The NCDRC further held that for determining the pecuniary jurisdiction of the various Consumer Fora/Commissions, the value of the goods or services paid as consideration “alone” has to be taken and not “the value of the goods or services purchased/ taken”. Therefore, NCDRC was of the view that Section 58(1)(a)(i) of the 2019 Act is very clear and does not call for two interpretations. In view of the foregoing observations, NCDRC dismissed the complaint as being not maintainable since the value of consideration paid by the complainant was only INR 4.43 lakh, which is not above INR 10 crore for entertaining a complaint by NCDRC.

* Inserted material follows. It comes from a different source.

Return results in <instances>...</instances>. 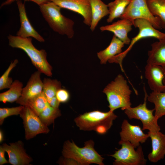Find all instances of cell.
<instances>
[{"mask_svg": "<svg viewBox=\"0 0 165 165\" xmlns=\"http://www.w3.org/2000/svg\"><path fill=\"white\" fill-rule=\"evenodd\" d=\"M151 47L148 52L147 64L165 65V37L152 43Z\"/></svg>", "mask_w": 165, "mask_h": 165, "instance_id": "cell-19", "label": "cell"}, {"mask_svg": "<svg viewBox=\"0 0 165 165\" xmlns=\"http://www.w3.org/2000/svg\"><path fill=\"white\" fill-rule=\"evenodd\" d=\"M9 144L4 143L2 145L8 154L9 163L13 165L29 164L32 159L26 152L22 142L19 141Z\"/></svg>", "mask_w": 165, "mask_h": 165, "instance_id": "cell-13", "label": "cell"}, {"mask_svg": "<svg viewBox=\"0 0 165 165\" xmlns=\"http://www.w3.org/2000/svg\"><path fill=\"white\" fill-rule=\"evenodd\" d=\"M7 38L9 45L24 51L38 71L48 76H52L53 68L47 59L46 52L43 49H37L32 44L31 37L23 38L9 35Z\"/></svg>", "mask_w": 165, "mask_h": 165, "instance_id": "cell-1", "label": "cell"}, {"mask_svg": "<svg viewBox=\"0 0 165 165\" xmlns=\"http://www.w3.org/2000/svg\"><path fill=\"white\" fill-rule=\"evenodd\" d=\"M139 29L138 34L132 38L129 46L124 51L112 57L108 61L109 63H116L119 64L122 72L124 71L122 66V62L128 53L136 42L143 38L153 37L158 40L165 37V33L155 28L148 20L144 19H137L134 21V25Z\"/></svg>", "mask_w": 165, "mask_h": 165, "instance_id": "cell-6", "label": "cell"}, {"mask_svg": "<svg viewBox=\"0 0 165 165\" xmlns=\"http://www.w3.org/2000/svg\"><path fill=\"white\" fill-rule=\"evenodd\" d=\"M119 145L120 149L112 154L109 155L115 158L113 164L115 165H145L147 160L145 157L142 147L140 145L135 148L131 143L128 141L120 140Z\"/></svg>", "mask_w": 165, "mask_h": 165, "instance_id": "cell-7", "label": "cell"}, {"mask_svg": "<svg viewBox=\"0 0 165 165\" xmlns=\"http://www.w3.org/2000/svg\"><path fill=\"white\" fill-rule=\"evenodd\" d=\"M152 141V151L148 156L149 161L156 163L165 156V135L160 131L148 133Z\"/></svg>", "mask_w": 165, "mask_h": 165, "instance_id": "cell-18", "label": "cell"}, {"mask_svg": "<svg viewBox=\"0 0 165 165\" xmlns=\"http://www.w3.org/2000/svg\"><path fill=\"white\" fill-rule=\"evenodd\" d=\"M144 91L145 97L143 103L134 107L126 108L124 110V113L130 119H134L140 120L142 124V130H147L152 132L160 131V128L158 123V119L153 114L154 109H149L147 107L148 95L144 86Z\"/></svg>", "mask_w": 165, "mask_h": 165, "instance_id": "cell-8", "label": "cell"}, {"mask_svg": "<svg viewBox=\"0 0 165 165\" xmlns=\"http://www.w3.org/2000/svg\"><path fill=\"white\" fill-rule=\"evenodd\" d=\"M20 116L23 120L26 140L30 139L39 134L49 132L48 126L28 107L24 106Z\"/></svg>", "mask_w": 165, "mask_h": 165, "instance_id": "cell-10", "label": "cell"}, {"mask_svg": "<svg viewBox=\"0 0 165 165\" xmlns=\"http://www.w3.org/2000/svg\"><path fill=\"white\" fill-rule=\"evenodd\" d=\"M18 62L17 59H16L11 62L3 74L0 78V90L9 88L13 82L12 78L9 77L12 70L16 65Z\"/></svg>", "mask_w": 165, "mask_h": 165, "instance_id": "cell-29", "label": "cell"}, {"mask_svg": "<svg viewBox=\"0 0 165 165\" xmlns=\"http://www.w3.org/2000/svg\"><path fill=\"white\" fill-rule=\"evenodd\" d=\"M124 43L114 35L108 46L105 49L97 53L101 64H106L112 57L122 52Z\"/></svg>", "mask_w": 165, "mask_h": 165, "instance_id": "cell-20", "label": "cell"}, {"mask_svg": "<svg viewBox=\"0 0 165 165\" xmlns=\"http://www.w3.org/2000/svg\"><path fill=\"white\" fill-rule=\"evenodd\" d=\"M58 163L60 165H79L75 160L64 157L59 159Z\"/></svg>", "mask_w": 165, "mask_h": 165, "instance_id": "cell-32", "label": "cell"}, {"mask_svg": "<svg viewBox=\"0 0 165 165\" xmlns=\"http://www.w3.org/2000/svg\"><path fill=\"white\" fill-rule=\"evenodd\" d=\"M56 96L60 103H64L67 102L70 98V94L69 92L67 90L61 88L58 90Z\"/></svg>", "mask_w": 165, "mask_h": 165, "instance_id": "cell-31", "label": "cell"}, {"mask_svg": "<svg viewBox=\"0 0 165 165\" xmlns=\"http://www.w3.org/2000/svg\"><path fill=\"white\" fill-rule=\"evenodd\" d=\"M42 82V92L47 100L55 96L58 90L61 88V82L56 79L45 78Z\"/></svg>", "mask_w": 165, "mask_h": 165, "instance_id": "cell-27", "label": "cell"}, {"mask_svg": "<svg viewBox=\"0 0 165 165\" xmlns=\"http://www.w3.org/2000/svg\"><path fill=\"white\" fill-rule=\"evenodd\" d=\"M132 25L133 24L130 20L123 19L111 24L101 26L100 29L102 31L112 32L124 44L129 45L131 40L128 36V34L132 30Z\"/></svg>", "mask_w": 165, "mask_h": 165, "instance_id": "cell-17", "label": "cell"}, {"mask_svg": "<svg viewBox=\"0 0 165 165\" xmlns=\"http://www.w3.org/2000/svg\"><path fill=\"white\" fill-rule=\"evenodd\" d=\"M17 0H6V1L2 3L1 6V7L5 6L10 4L15 1Z\"/></svg>", "mask_w": 165, "mask_h": 165, "instance_id": "cell-36", "label": "cell"}, {"mask_svg": "<svg viewBox=\"0 0 165 165\" xmlns=\"http://www.w3.org/2000/svg\"><path fill=\"white\" fill-rule=\"evenodd\" d=\"M24 108V106L12 108H0V124L3 123L5 119L8 116L12 115H20Z\"/></svg>", "mask_w": 165, "mask_h": 165, "instance_id": "cell-30", "label": "cell"}, {"mask_svg": "<svg viewBox=\"0 0 165 165\" xmlns=\"http://www.w3.org/2000/svg\"><path fill=\"white\" fill-rule=\"evenodd\" d=\"M23 88L22 83L15 80L8 90L0 94V101L4 103L16 101L21 96Z\"/></svg>", "mask_w": 165, "mask_h": 165, "instance_id": "cell-22", "label": "cell"}, {"mask_svg": "<svg viewBox=\"0 0 165 165\" xmlns=\"http://www.w3.org/2000/svg\"><path fill=\"white\" fill-rule=\"evenodd\" d=\"M120 18L129 20L133 25L136 19H144L148 21L155 28L162 29L160 20L151 13L146 0H131Z\"/></svg>", "mask_w": 165, "mask_h": 165, "instance_id": "cell-9", "label": "cell"}, {"mask_svg": "<svg viewBox=\"0 0 165 165\" xmlns=\"http://www.w3.org/2000/svg\"><path fill=\"white\" fill-rule=\"evenodd\" d=\"M61 8L69 9L81 15L83 23L90 26L91 20V8L90 0H49Z\"/></svg>", "mask_w": 165, "mask_h": 165, "instance_id": "cell-11", "label": "cell"}, {"mask_svg": "<svg viewBox=\"0 0 165 165\" xmlns=\"http://www.w3.org/2000/svg\"><path fill=\"white\" fill-rule=\"evenodd\" d=\"M17 4L20 17V28L16 36L23 38L33 37L40 42L45 41L43 38L35 29L30 23L27 15L24 3L17 0Z\"/></svg>", "mask_w": 165, "mask_h": 165, "instance_id": "cell-14", "label": "cell"}, {"mask_svg": "<svg viewBox=\"0 0 165 165\" xmlns=\"http://www.w3.org/2000/svg\"><path fill=\"white\" fill-rule=\"evenodd\" d=\"M94 145L92 140L85 142L82 148L78 146L72 140H67L64 144L62 155L64 157L75 160L80 165L92 163L104 165V158L94 149Z\"/></svg>", "mask_w": 165, "mask_h": 165, "instance_id": "cell-5", "label": "cell"}, {"mask_svg": "<svg viewBox=\"0 0 165 165\" xmlns=\"http://www.w3.org/2000/svg\"><path fill=\"white\" fill-rule=\"evenodd\" d=\"M41 73L37 70L31 75L26 85L23 88L21 96L16 101V103L23 105L27 100L42 92L43 82Z\"/></svg>", "mask_w": 165, "mask_h": 165, "instance_id": "cell-15", "label": "cell"}, {"mask_svg": "<svg viewBox=\"0 0 165 165\" xmlns=\"http://www.w3.org/2000/svg\"><path fill=\"white\" fill-rule=\"evenodd\" d=\"M145 75L151 90L165 92V86L163 82L164 73L161 66L147 64L145 67Z\"/></svg>", "mask_w": 165, "mask_h": 165, "instance_id": "cell-16", "label": "cell"}, {"mask_svg": "<svg viewBox=\"0 0 165 165\" xmlns=\"http://www.w3.org/2000/svg\"><path fill=\"white\" fill-rule=\"evenodd\" d=\"M6 152L2 145L0 147V165H2L5 163H9V161L6 159L5 153Z\"/></svg>", "mask_w": 165, "mask_h": 165, "instance_id": "cell-33", "label": "cell"}, {"mask_svg": "<svg viewBox=\"0 0 165 165\" xmlns=\"http://www.w3.org/2000/svg\"><path fill=\"white\" fill-rule=\"evenodd\" d=\"M164 73V78L163 80V83L165 86V65L162 66Z\"/></svg>", "mask_w": 165, "mask_h": 165, "instance_id": "cell-37", "label": "cell"}, {"mask_svg": "<svg viewBox=\"0 0 165 165\" xmlns=\"http://www.w3.org/2000/svg\"><path fill=\"white\" fill-rule=\"evenodd\" d=\"M24 2L31 1L34 2L39 6L50 1L49 0H23Z\"/></svg>", "mask_w": 165, "mask_h": 165, "instance_id": "cell-35", "label": "cell"}, {"mask_svg": "<svg viewBox=\"0 0 165 165\" xmlns=\"http://www.w3.org/2000/svg\"><path fill=\"white\" fill-rule=\"evenodd\" d=\"M3 140V135L1 130L0 131V142L1 143Z\"/></svg>", "mask_w": 165, "mask_h": 165, "instance_id": "cell-38", "label": "cell"}, {"mask_svg": "<svg viewBox=\"0 0 165 165\" xmlns=\"http://www.w3.org/2000/svg\"><path fill=\"white\" fill-rule=\"evenodd\" d=\"M147 100L154 104V115L158 119L165 115V92L152 91L148 96Z\"/></svg>", "mask_w": 165, "mask_h": 165, "instance_id": "cell-23", "label": "cell"}, {"mask_svg": "<svg viewBox=\"0 0 165 165\" xmlns=\"http://www.w3.org/2000/svg\"><path fill=\"white\" fill-rule=\"evenodd\" d=\"M121 129L120 140L130 142L135 148L141 143H145L149 137L148 134L144 133L139 126L132 125L125 119L122 123Z\"/></svg>", "mask_w": 165, "mask_h": 165, "instance_id": "cell-12", "label": "cell"}, {"mask_svg": "<svg viewBox=\"0 0 165 165\" xmlns=\"http://www.w3.org/2000/svg\"><path fill=\"white\" fill-rule=\"evenodd\" d=\"M90 2L91 13L90 28L91 31H93L100 21L109 14V12L108 5L101 0H90Z\"/></svg>", "mask_w": 165, "mask_h": 165, "instance_id": "cell-21", "label": "cell"}, {"mask_svg": "<svg viewBox=\"0 0 165 165\" xmlns=\"http://www.w3.org/2000/svg\"><path fill=\"white\" fill-rule=\"evenodd\" d=\"M61 115L59 108H54L49 105L38 115L42 121L47 126L54 122L57 118Z\"/></svg>", "mask_w": 165, "mask_h": 165, "instance_id": "cell-28", "label": "cell"}, {"mask_svg": "<svg viewBox=\"0 0 165 165\" xmlns=\"http://www.w3.org/2000/svg\"><path fill=\"white\" fill-rule=\"evenodd\" d=\"M47 101L49 105L51 107L54 108H59L60 103L58 100L56 96Z\"/></svg>", "mask_w": 165, "mask_h": 165, "instance_id": "cell-34", "label": "cell"}, {"mask_svg": "<svg viewBox=\"0 0 165 165\" xmlns=\"http://www.w3.org/2000/svg\"><path fill=\"white\" fill-rule=\"evenodd\" d=\"M39 6L43 17L54 31L69 38H73L74 22L61 14L60 7L50 1Z\"/></svg>", "mask_w": 165, "mask_h": 165, "instance_id": "cell-4", "label": "cell"}, {"mask_svg": "<svg viewBox=\"0 0 165 165\" xmlns=\"http://www.w3.org/2000/svg\"><path fill=\"white\" fill-rule=\"evenodd\" d=\"M103 92L106 96L110 111L114 112L119 108L124 110L131 107L130 96L132 91L122 75H117L114 81L105 88Z\"/></svg>", "mask_w": 165, "mask_h": 165, "instance_id": "cell-3", "label": "cell"}, {"mask_svg": "<svg viewBox=\"0 0 165 165\" xmlns=\"http://www.w3.org/2000/svg\"><path fill=\"white\" fill-rule=\"evenodd\" d=\"M49 105L47 99L42 92L40 94L27 100L23 106L28 107L38 116Z\"/></svg>", "mask_w": 165, "mask_h": 165, "instance_id": "cell-26", "label": "cell"}, {"mask_svg": "<svg viewBox=\"0 0 165 165\" xmlns=\"http://www.w3.org/2000/svg\"><path fill=\"white\" fill-rule=\"evenodd\" d=\"M131 0H115L107 5L109 12L107 19L108 23H110L115 19L120 18L123 13Z\"/></svg>", "mask_w": 165, "mask_h": 165, "instance_id": "cell-24", "label": "cell"}, {"mask_svg": "<svg viewBox=\"0 0 165 165\" xmlns=\"http://www.w3.org/2000/svg\"><path fill=\"white\" fill-rule=\"evenodd\" d=\"M149 9L160 20L162 28L165 29V0H146Z\"/></svg>", "mask_w": 165, "mask_h": 165, "instance_id": "cell-25", "label": "cell"}, {"mask_svg": "<svg viewBox=\"0 0 165 165\" xmlns=\"http://www.w3.org/2000/svg\"><path fill=\"white\" fill-rule=\"evenodd\" d=\"M117 117L113 112L110 110L106 112L95 110L80 115L74 121L80 130H94L103 134L111 128Z\"/></svg>", "mask_w": 165, "mask_h": 165, "instance_id": "cell-2", "label": "cell"}]
</instances>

In our view, NCDRC’s decision adopting a literal interpretation of the pecuniary threshold under the 2019 Act is the correct view. Even though the pecuniary reforms under the 2019 Act are plain and unambiguous, the NCDRC’s latest ruling on this score, at the very least, offers certainty. Since NCDRC’s decision has not been overruled by the Supreme Court, it would govern the field for now. Clearly, this new reform has ushered a change of battle ground for high value consumer cases to District and State fora, which may themselves be in the need of urgent reform.
The authors are Delhi-based advocates.